Your assignment: An exact transcription of each entry below is required, without any pictures.

=== Recorded data ===

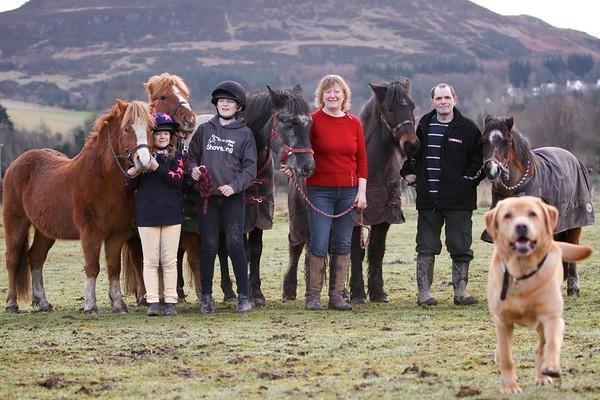 Jenni, Ian, Kids, ponies and dog! 14-02-07 1723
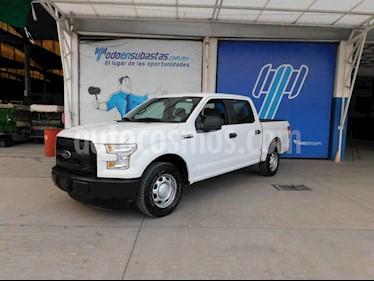 Ford F-150 4p XL Crew Cab 4x2 V8/5.0 Aut usado (2015) color Blanco precio $165,000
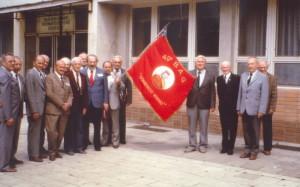 Setkání českých a italských partyzánů pod praporem 49. garibaldiovské brigády v 80. letech, sedmý zleva je Leopold Vrána.
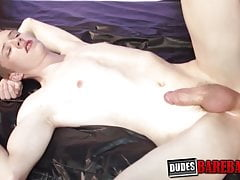 Hardcore bareback sex with youngsters ends in cum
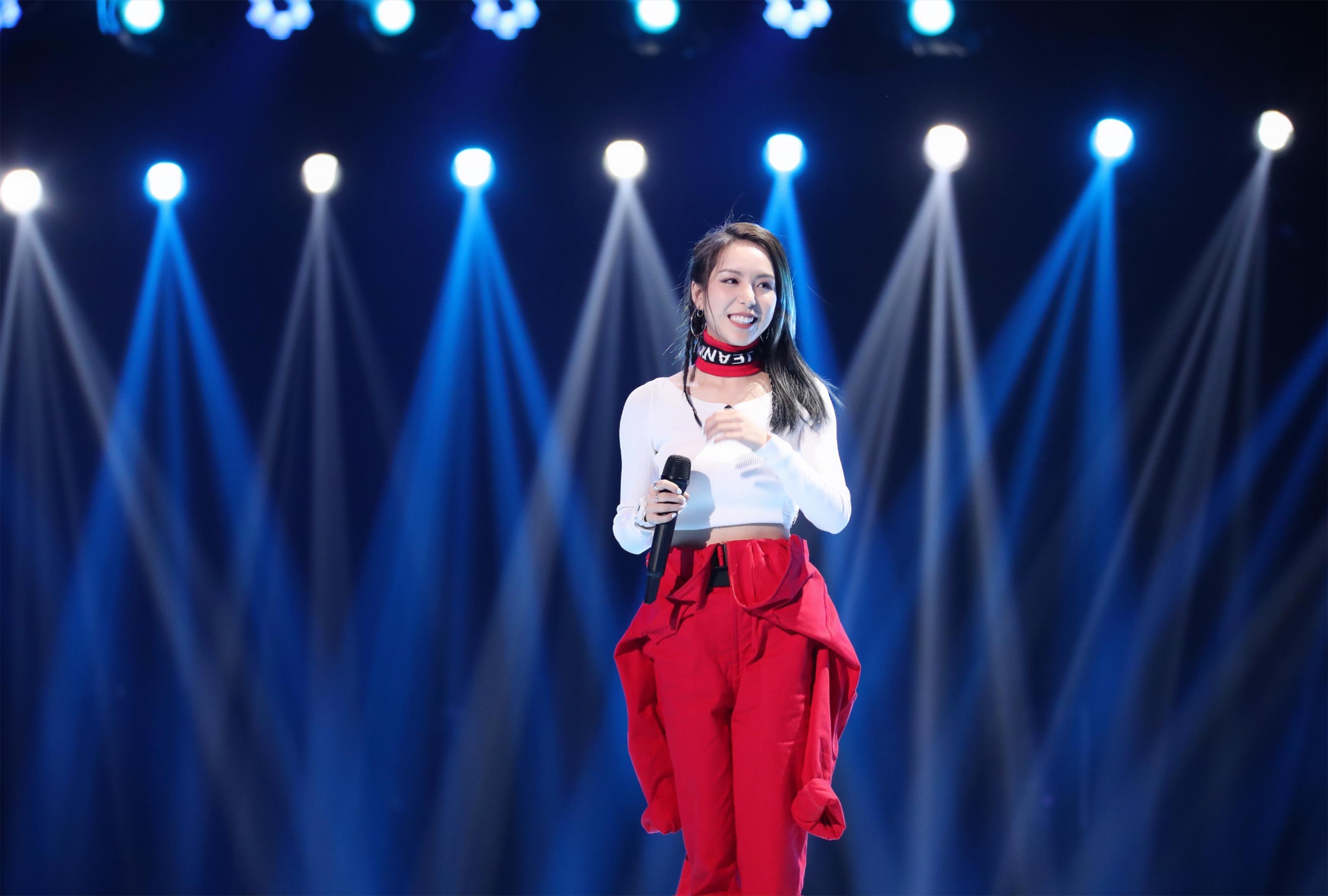 《下一站传奇》DJ女孩蒋语原创歌曲获周笔畅赞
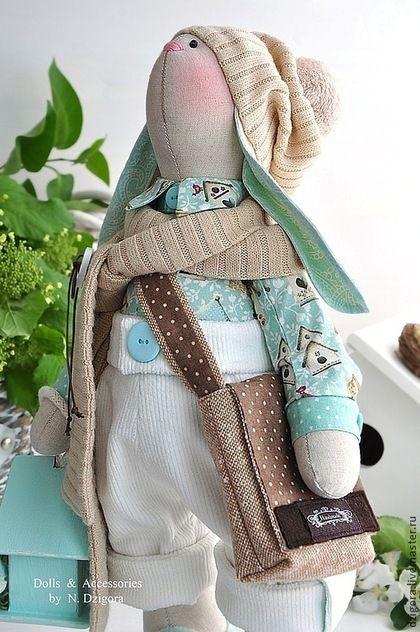 Купить или заказать Кролик Доминик в интернет-магазине на Ярмарке Мастеров. Кролик Доминик - ещё один представитель новой весенней коллекции. Довольно крупный и упитанный кролик, влюблённый в Весну. Рост кролика - 43 см. Сшит из льна, одет в хлопковую рубашку с весёлым принтом, вельветовые штанишки с отворотами, трикотажные шарфик и шапку с помпоном. Обут в башмачки из войлока. Модная твидовая сумка через плечо и деревянный скворечник для птиц (окрашенный акрилом,…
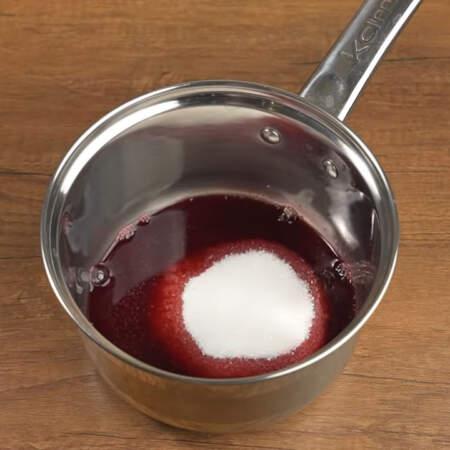 Готовим вишневый сироп для пропитки бисквита. В сотейник наливаем 100 мл стекшего вишневого сока и насыпаем 100 г сахара. Все ставим на огонь.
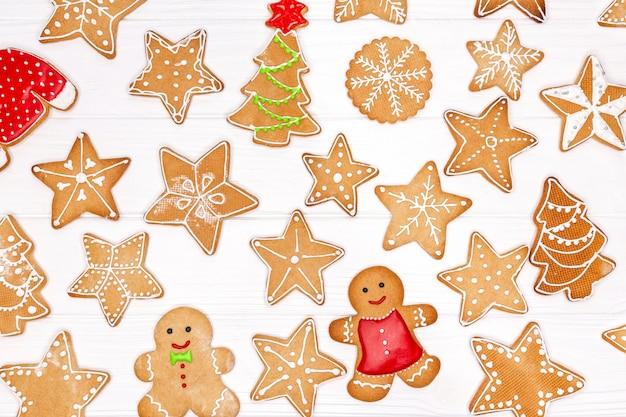 Verschillende kerstkoekjes geïsoleerd op wit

===

Exercise output:
 Jenni, Ian, Kids, ponies and dog! 14-02-07 1723
 Ford F-150 4p XL Crew Cab 4x2 V8/5.0 Aut usado (2015) color Blanco precio $165,000
 Setkání českých a italských partyzánů pod praporem 49. garibaldiovské brigády v 80. letech, sedmý zleva je Leopold Vrána.
 Hardcore bareback sex with youngsters ends in cum
 《下一站传奇》DJ女孩蒋语原创歌曲获周笔畅赞
 Купить или заказать Кролик Доминик в интернет-магазине на Ярмарке Мастеров. Кролик Доминик - ещё один представитель новой весенней коллекции. Довольно крупный и упитанный кролик, влюблённый в Весну. Рост кролика - 43 см. Сшит из льна, одет в хлопковую рубашку с весёлым принтом, вельветовые штанишки с отворотами, трикотажные шарфик и шапку с помпоном. Обут в башмачки из войлока. Модная твидовая сумка через плечо и деревянный скворечник для птиц (окрашенный акрилом,…
 Готовим вишневый сироп для пропитки бисквита. В сотейник наливаем 100 мл стекшего вишневого сока и насыпаем 100 г сахара. Все ставим на огонь.
 Verschillende kerstkoekjes geïsoleerd op wit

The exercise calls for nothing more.